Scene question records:
* Begin *

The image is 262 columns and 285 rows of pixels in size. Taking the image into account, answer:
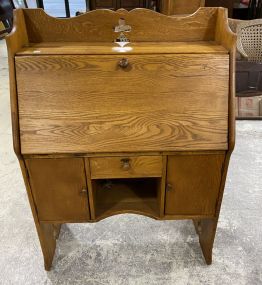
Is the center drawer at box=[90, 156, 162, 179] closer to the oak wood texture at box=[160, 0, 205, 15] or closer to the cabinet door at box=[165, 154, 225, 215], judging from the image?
the cabinet door at box=[165, 154, 225, 215]

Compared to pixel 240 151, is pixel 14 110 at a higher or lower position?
higher

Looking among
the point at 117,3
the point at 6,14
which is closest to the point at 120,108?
the point at 117,3

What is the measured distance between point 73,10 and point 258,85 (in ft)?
17.8

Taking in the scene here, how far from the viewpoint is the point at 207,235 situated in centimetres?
137

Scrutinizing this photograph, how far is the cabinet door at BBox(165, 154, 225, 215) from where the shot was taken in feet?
3.55

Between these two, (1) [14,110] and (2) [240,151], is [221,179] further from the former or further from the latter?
(2) [240,151]

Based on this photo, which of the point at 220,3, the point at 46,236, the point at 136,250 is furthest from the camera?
the point at 220,3

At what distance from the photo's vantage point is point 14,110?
3.29ft

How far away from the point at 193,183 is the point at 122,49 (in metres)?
0.59

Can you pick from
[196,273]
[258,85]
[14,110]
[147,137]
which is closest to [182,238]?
[196,273]

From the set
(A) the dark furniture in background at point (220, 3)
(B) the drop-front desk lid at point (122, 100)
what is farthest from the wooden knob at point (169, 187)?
(A) the dark furniture in background at point (220, 3)

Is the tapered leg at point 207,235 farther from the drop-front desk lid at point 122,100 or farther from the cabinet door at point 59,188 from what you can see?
the cabinet door at point 59,188

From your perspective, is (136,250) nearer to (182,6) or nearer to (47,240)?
(47,240)

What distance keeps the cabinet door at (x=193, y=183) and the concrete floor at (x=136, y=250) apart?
1.14ft
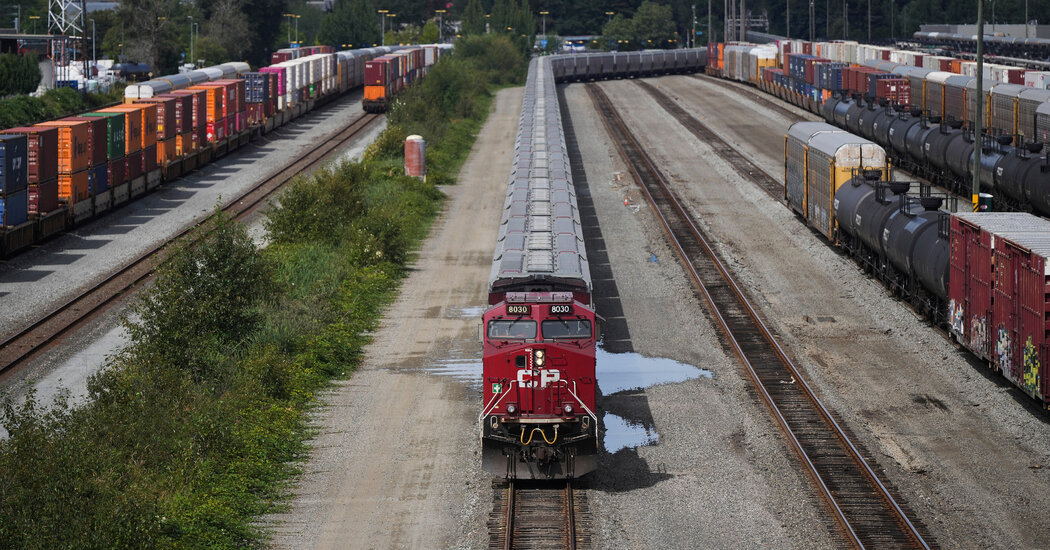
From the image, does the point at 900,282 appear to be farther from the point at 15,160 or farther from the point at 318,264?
the point at 15,160

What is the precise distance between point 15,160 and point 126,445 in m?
22.6

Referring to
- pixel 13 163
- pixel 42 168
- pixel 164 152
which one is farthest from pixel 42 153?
pixel 164 152

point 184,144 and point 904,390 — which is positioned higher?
point 184,144

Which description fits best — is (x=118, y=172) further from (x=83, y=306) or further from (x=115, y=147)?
(x=83, y=306)

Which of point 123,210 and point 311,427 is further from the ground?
point 123,210

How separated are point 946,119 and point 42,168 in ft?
121

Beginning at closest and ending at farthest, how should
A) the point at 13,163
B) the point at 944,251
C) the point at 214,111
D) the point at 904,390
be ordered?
the point at 904,390 → the point at 944,251 → the point at 13,163 → the point at 214,111

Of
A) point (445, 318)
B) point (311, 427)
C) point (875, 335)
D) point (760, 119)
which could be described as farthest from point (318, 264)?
point (760, 119)

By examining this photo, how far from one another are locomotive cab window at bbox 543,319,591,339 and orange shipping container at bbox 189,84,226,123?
49430mm

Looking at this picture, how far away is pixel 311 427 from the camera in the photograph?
76.7ft

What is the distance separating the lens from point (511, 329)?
771 inches

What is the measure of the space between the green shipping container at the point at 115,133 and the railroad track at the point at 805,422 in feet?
76.2

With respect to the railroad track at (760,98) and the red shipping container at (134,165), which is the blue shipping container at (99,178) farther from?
the railroad track at (760,98)

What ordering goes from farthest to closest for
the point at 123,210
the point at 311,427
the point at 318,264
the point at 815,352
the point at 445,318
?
1. the point at 123,210
2. the point at 318,264
3. the point at 445,318
4. the point at 815,352
5. the point at 311,427
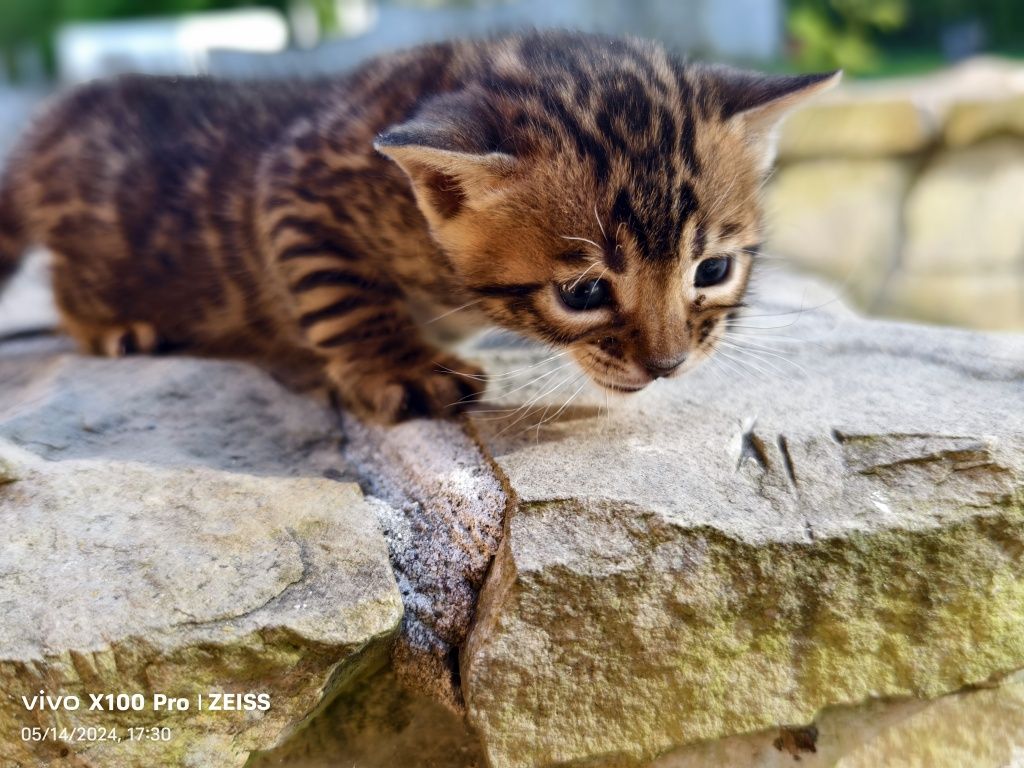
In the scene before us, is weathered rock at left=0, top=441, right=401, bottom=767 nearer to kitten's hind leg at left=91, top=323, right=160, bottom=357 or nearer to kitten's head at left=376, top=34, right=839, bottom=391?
kitten's head at left=376, top=34, right=839, bottom=391

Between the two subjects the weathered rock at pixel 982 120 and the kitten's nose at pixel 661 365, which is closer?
the kitten's nose at pixel 661 365

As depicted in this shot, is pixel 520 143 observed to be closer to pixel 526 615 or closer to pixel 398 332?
pixel 398 332

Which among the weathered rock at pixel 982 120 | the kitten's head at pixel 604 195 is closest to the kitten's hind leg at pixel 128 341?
the kitten's head at pixel 604 195

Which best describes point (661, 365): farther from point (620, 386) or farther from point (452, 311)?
point (452, 311)

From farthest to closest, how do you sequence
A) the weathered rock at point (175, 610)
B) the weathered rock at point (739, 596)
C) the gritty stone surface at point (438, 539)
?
the gritty stone surface at point (438, 539), the weathered rock at point (739, 596), the weathered rock at point (175, 610)

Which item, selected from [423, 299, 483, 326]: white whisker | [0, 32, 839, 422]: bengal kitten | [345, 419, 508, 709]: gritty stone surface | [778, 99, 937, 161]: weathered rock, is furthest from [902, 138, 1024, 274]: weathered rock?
[345, 419, 508, 709]: gritty stone surface

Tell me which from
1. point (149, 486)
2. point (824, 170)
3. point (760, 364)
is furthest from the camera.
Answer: point (824, 170)

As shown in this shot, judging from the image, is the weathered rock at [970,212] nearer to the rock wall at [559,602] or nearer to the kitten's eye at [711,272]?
the rock wall at [559,602]

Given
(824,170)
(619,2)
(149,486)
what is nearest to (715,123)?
(149,486)
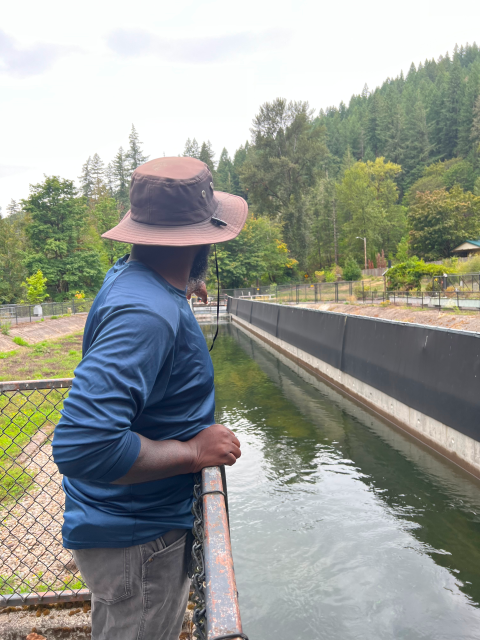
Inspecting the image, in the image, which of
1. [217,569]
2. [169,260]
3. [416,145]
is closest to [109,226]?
[416,145]

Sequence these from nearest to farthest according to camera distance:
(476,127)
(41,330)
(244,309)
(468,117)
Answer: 1. (41,330)
2. (244,309)
3. (476,127)
4. (468,117)

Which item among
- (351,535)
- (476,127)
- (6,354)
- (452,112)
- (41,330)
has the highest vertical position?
(452,112)

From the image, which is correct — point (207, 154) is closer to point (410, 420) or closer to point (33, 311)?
point (33, 311)

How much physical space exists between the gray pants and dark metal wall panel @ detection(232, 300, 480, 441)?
635 centimetres

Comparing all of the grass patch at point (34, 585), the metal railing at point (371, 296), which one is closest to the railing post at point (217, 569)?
the grass patch at point (34, 585)

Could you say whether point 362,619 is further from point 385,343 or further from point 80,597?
point 385,343

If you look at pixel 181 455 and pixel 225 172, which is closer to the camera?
pixel 181 455

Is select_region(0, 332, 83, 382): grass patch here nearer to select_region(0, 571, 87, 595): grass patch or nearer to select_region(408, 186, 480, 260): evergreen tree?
select_region(0, 571, 87, 595): grass patch

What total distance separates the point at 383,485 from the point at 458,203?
205ft

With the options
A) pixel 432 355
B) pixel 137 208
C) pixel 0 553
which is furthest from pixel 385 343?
pixel 137 208

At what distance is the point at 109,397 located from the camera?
4.51 feet

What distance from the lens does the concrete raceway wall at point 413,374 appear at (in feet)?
24.8

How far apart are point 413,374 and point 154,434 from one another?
8.48 metres

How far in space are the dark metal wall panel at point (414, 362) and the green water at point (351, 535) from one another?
88cm
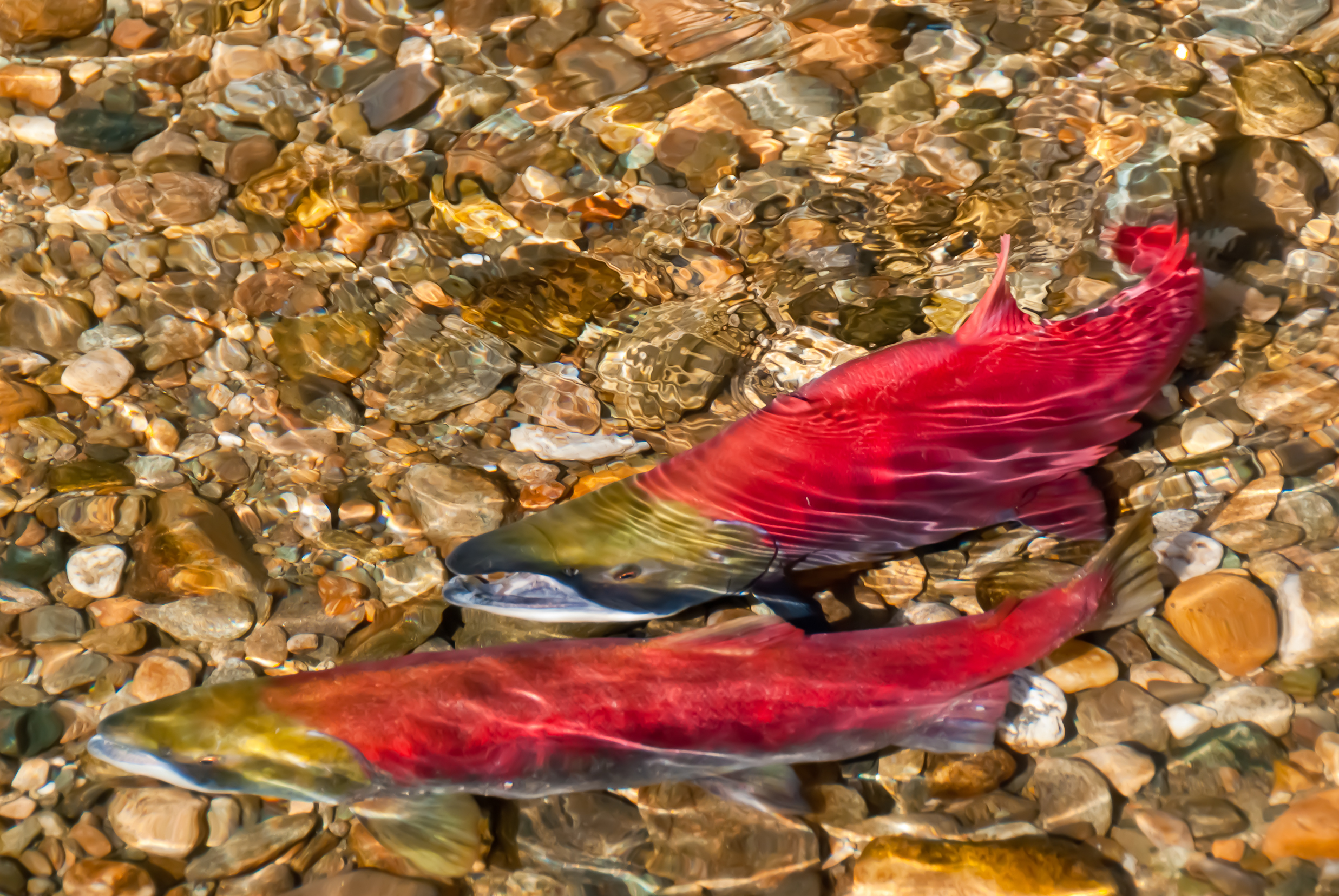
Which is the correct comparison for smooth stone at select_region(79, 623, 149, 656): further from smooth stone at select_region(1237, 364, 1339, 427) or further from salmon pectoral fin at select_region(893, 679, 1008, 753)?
smooth stone at select_region(1237, 364, 1339, 427)

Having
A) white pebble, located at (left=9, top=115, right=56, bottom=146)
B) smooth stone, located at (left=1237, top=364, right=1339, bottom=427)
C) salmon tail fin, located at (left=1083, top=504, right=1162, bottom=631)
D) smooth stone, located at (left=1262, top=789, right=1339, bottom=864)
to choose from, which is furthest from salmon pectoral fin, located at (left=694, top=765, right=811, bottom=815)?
white pebble, located at (left=9, top=115, right=56, bottom=146)

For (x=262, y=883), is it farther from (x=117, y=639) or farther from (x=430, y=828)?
(x=117, y=639)

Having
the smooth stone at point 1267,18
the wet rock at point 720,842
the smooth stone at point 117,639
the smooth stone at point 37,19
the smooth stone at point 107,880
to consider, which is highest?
the smooth stone at point 37,19

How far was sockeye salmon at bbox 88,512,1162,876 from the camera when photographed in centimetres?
284

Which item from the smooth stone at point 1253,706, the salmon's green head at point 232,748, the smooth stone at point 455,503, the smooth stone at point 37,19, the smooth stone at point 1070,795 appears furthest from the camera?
the smooth stone at point 37,19

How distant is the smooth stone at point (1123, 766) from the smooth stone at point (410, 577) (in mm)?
2606

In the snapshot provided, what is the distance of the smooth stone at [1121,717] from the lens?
3.44 m

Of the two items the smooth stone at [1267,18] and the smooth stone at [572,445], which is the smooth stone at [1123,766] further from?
the smooth stone at [1267,18]

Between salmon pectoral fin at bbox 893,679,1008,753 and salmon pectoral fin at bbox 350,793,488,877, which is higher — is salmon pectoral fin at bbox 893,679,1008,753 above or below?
above

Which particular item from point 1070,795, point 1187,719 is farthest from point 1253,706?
point 1070,795

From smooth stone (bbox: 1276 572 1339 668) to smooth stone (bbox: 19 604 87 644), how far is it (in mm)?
4769

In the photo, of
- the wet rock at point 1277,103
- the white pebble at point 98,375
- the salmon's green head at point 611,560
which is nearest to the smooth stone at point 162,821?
the salmon's green head at point 611,560

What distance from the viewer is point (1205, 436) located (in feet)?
13.4

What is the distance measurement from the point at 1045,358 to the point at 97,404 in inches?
167
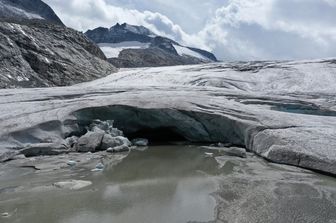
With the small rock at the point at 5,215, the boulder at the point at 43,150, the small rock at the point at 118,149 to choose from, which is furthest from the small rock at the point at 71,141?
the small rock at the point at 5,215

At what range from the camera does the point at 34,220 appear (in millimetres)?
6664

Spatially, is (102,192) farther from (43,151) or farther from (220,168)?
(43,151)

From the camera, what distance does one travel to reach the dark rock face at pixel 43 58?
28.6 metres

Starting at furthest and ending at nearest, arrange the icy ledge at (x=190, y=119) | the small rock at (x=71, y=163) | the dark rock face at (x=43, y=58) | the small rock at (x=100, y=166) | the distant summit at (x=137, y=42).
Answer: the distant summit at (x=137, y=42), the dark rock face at (x=43, y=58), the icy ledge at (x=190, y=119), the small rock at (x=71, y=163), the small rock at (x=100, y=166)

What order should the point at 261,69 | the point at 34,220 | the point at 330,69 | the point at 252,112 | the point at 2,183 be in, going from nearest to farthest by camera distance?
the point at 34,220 → the point at 2,183 → the point at 252,112 → the point at 330,69 → the point at 261,69

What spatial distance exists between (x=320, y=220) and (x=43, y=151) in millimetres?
8159

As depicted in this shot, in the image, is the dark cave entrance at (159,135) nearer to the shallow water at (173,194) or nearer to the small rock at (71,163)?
the shallow water at (173,194)

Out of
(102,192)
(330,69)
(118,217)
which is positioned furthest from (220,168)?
(330,69)

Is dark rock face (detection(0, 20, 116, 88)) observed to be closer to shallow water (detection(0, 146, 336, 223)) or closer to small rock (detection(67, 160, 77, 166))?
small rock (detection(67, 160, 77, 166))

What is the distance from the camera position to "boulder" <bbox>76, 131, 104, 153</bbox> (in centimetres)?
1257

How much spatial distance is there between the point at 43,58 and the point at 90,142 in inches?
808

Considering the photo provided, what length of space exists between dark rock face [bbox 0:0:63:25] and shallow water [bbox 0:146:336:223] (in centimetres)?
6818

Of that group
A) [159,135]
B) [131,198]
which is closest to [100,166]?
[131,198]

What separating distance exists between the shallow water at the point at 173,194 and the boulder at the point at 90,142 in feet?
4.67
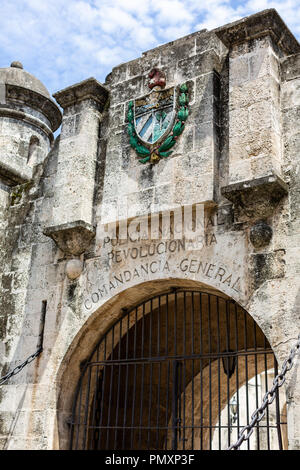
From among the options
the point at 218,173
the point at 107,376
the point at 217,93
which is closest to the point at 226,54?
the point at 217,93

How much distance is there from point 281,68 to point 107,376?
4.76 m

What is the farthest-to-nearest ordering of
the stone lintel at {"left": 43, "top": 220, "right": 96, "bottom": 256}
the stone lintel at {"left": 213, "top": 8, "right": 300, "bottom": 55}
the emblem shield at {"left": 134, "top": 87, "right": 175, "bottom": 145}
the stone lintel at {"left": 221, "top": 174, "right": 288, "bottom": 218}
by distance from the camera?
the stone lintel at {"left": 43, "top": 220, "right": 96, "bottom": 256} < the emblem shield at {"left": 134, "top": 87, "right": 175, "bottom": 145} < the stone lintel at {"left": 213, "top": 8, "right": 300, "bottom": 55} < the stone lintel at {"left": 221, "top": 174, "right": 288, "bottom": 218}

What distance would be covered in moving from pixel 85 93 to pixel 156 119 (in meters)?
1.22

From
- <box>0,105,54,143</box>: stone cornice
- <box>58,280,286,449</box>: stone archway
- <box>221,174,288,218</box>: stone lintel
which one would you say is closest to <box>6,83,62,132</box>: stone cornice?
<box>0,105,54,143</box>: stone cornice

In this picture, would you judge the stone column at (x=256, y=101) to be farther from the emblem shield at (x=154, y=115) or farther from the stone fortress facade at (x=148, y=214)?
the emblem shield at (x=154, y=115)

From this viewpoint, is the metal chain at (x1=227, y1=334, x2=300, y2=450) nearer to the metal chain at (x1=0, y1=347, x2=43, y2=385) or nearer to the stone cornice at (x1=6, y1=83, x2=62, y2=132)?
the metal chain at (x1=0, y1=347, x2=43, y2=385)

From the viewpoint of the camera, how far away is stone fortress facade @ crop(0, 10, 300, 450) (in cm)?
574

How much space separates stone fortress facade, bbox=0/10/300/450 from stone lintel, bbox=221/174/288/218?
0.01 meters

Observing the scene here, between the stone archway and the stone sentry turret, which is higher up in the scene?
the stone sentry turret

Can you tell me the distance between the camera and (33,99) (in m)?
9.32

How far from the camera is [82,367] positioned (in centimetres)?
703

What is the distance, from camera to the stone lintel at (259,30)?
6.15 metres

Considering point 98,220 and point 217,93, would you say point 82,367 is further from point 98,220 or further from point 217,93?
point 217,93

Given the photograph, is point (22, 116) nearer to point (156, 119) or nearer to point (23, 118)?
point (23, 118)
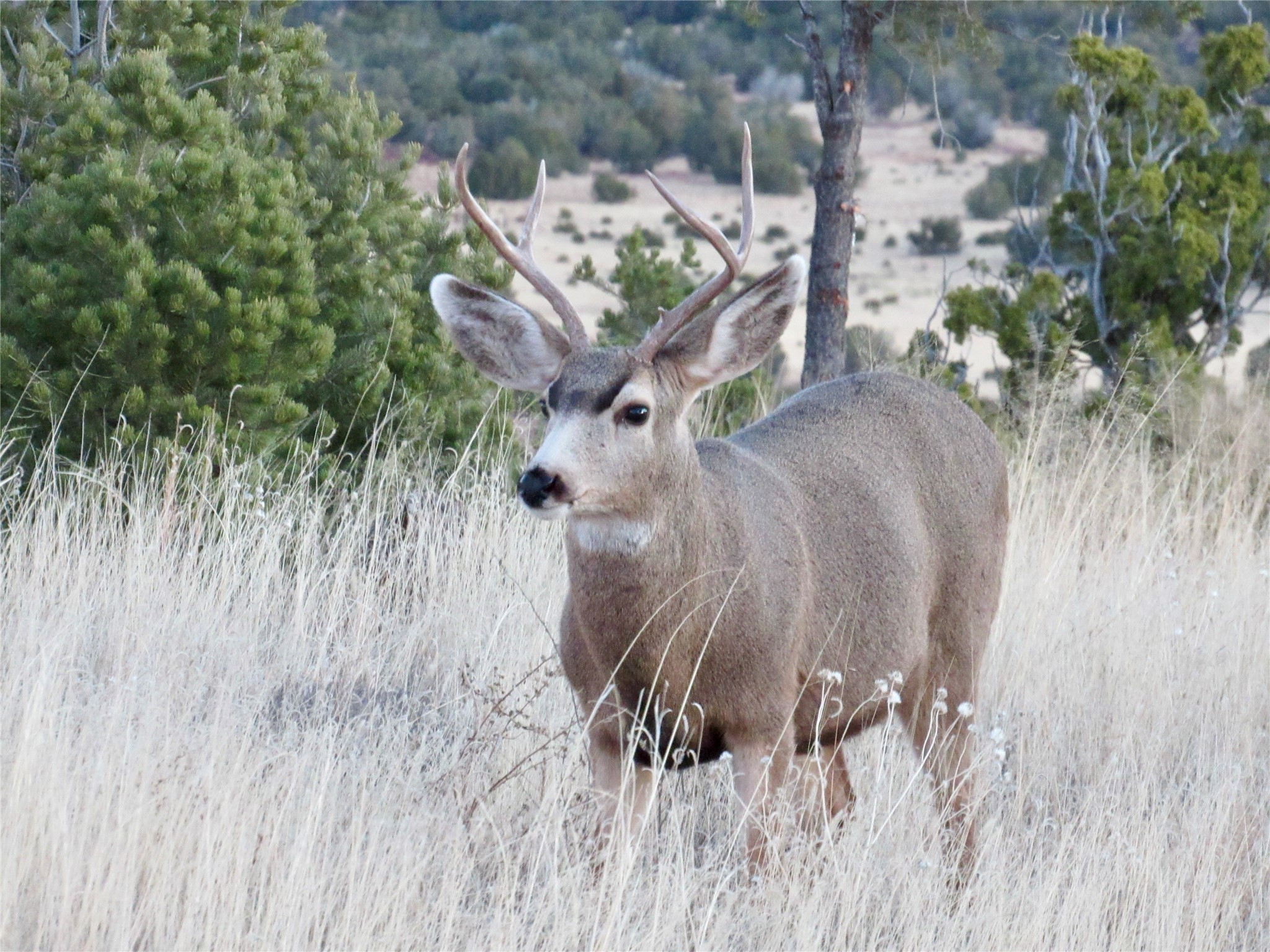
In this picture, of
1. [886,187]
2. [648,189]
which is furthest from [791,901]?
[886,187]

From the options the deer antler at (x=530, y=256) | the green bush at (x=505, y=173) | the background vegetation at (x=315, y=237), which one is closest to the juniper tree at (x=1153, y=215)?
the background vegetation at (x=315, y=237)

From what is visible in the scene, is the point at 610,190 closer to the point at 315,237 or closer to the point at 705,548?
the point at 315,237

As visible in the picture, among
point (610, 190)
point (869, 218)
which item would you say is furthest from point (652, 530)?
point (610, 190)

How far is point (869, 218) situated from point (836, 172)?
73.3 feet

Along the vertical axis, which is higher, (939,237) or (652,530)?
(652,530)

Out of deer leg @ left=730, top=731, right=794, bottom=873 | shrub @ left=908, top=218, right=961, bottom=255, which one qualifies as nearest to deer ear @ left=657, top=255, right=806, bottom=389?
deer leg @ left=730, top=731, right=794, bottom=873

* End *

● Short task
Rewrite only the lines from the one containing "As depicted in this shot, is" through the one containing "Answer: point (824, 170)", putting "kitten's back leg" in place of "kitten's hind leg" and keeping every other character the same.

● Result of this exercise
As depicted in this shot, is pixel 520 143 observed to be closer to pixel 526 615 or closer to pixel 398 332?
pixel 398 332

Which among the weathered rock at pixel 982 120 | the kitten's head at pixel 604 195 is closest to the kitten's back leg at pixel 128 341?
the kitten's head at pixel 604 195

Which best describes point (661, 365): farther from point (620, 386) or farther from point (452, 311)?
point (452, 311)

From farthest to closest, how do you sequence
A) the weathered rock at point (175, 610)
B) the weathered rock at point (739, 596)
C) the gritty stone surface at point (438, 539)
?
the gritty stone surface at point (438, 539), the weathered rock at point (739, 596), the weathered rock at point (175, 610)

Which item, selected from [423, 299, 483, 326]: white whisker | [0, 32, 839, 422]: bengal kitten | [345, 419, 508, 709]: gritty stone surface | [778, 99, 937, 161]: weathered rock, is furthest from [902, 138, 1024, 274]: weathered rock?
[345, 419, 508, 709]: gritty stone surface

Tell me which from
1. point (149, 486)
2. point (824, 170)
3. point (760, 364)
is furthest from the camera.
Answer: point (824, 170)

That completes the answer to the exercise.